The Bank Company (Amendment) Bill- 2023 tabled by Finance Minister A. H. Mustafa Kamal on Thursday last runs short of remedies the country's troubled banking industry needs now. The proposed amendments, among others, define the term 'willful defaulters', empower the central bank to take action against such defaulters and reduce the number of directors from a single family.

The existing Bank Company Act has been amended seven times since its enactment in 1991, but some of its core objectives are yet to be fulfilled. One particular issue--- the buildup of default loans in banks---had particularly prompted the policymakers to put in place a separate law for banks. The multilateral donors which had been pressing the government hard to reform the banking sector since the mid-eighties also played a role in the law's enactment. Most changes made to the Bank Company Act so far are primarily designed to make it perfect and time-befitting. A few amendments, however, accommodated some undue demands coming from influential sponsor-directors of some private banks.

Unfortunately, the state of the country's banking sector, by any measure, is disappointing. The situation is now worse than before. Loan scams, on the one hand, have dented its image badly and a huge volume of non-performing loans (NPL) is eating into its vitals, on the other. The lack of discipline in loan management in the case of some state-owned banks and private banks is now at its peak. What is worrying is that some people responsible for loan scams or bringing some financial institutions to their knees have gone unscathed because of their political connections. The total size of the NPL, if the loans under the rescheduling facility are taken into account, comes close to Tk 1.5 trillion. This is huge money and the industry can hardly withstand it.

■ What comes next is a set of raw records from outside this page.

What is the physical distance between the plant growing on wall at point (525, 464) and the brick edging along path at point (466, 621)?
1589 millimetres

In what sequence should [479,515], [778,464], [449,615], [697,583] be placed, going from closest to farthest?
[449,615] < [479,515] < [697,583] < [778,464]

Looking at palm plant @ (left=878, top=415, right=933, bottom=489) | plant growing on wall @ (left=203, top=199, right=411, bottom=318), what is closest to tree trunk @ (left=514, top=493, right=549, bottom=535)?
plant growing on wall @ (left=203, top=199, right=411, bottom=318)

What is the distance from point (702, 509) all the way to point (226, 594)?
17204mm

The reasons for the banking industry coming to such a pitiable state are more or less known to all concerned. Regulatory indifference, government interference and a lack of corporate culture are among the key reasons. Some recent developments in the banking industry in the absence of transparency and accountability would highlight the state of decline of the sector that is considered a key driver of the economy. The amendment which seeks to define 'willful defaulter' elaborately and to curtail benefits to such defaulters is a welcome one. In the absence of such a definition, even some big loan defaulters have claimed that the situation has forced them to withhold payments to the banks. The reality, in most cases, is found to be otherwise. Thus, the amendment in question would carry no meaning if the influential borrowers continue to dodge their inclusion in the list of 'willful defaulters'. The proposed bill though provides for appointing one alternate director for a maximum period of three months, it ignores the issue relating to the maximum number of directors from a family and the tenure of the directorship. The International Monetary Fund (IMF) had suggested changes here.

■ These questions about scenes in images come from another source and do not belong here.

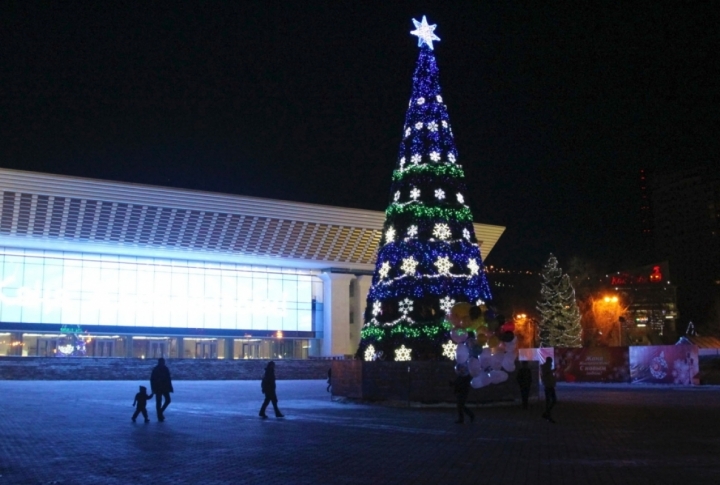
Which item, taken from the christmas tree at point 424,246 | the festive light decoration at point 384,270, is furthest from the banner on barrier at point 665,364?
the festive light decoration at point 384,270

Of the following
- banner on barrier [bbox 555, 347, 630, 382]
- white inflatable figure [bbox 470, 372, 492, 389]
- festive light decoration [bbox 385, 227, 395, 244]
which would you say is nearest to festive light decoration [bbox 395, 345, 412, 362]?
festive light decoration [bbox 385, 227, 395, 244]

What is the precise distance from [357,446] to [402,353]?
34.1 ft

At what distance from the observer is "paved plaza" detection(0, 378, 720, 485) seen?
345 inches

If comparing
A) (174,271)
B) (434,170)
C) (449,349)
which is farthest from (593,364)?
(174,271)

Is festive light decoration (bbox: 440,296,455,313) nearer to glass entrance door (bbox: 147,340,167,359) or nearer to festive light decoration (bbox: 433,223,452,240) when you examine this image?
festive light decoration (bbox: 433,223,452,240)

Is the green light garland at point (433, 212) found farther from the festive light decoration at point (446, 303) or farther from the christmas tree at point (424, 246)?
the festive light decoration at point (446, 303)

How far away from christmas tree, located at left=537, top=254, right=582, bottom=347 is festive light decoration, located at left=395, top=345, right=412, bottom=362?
32817 mm

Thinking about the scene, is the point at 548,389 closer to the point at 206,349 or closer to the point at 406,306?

What remains important here is the intent of key stakeholders---the government, the central bank and the bank owners to make some positive changes. Are they interested in streamlining the banking sector? Until now they seem to have been uninterested in the face of demands for reforming the banking industry. Hopefully, they would demonstrate their due seriousness to clean the Augean Stables and help the banking sector emerge strong and disciplined.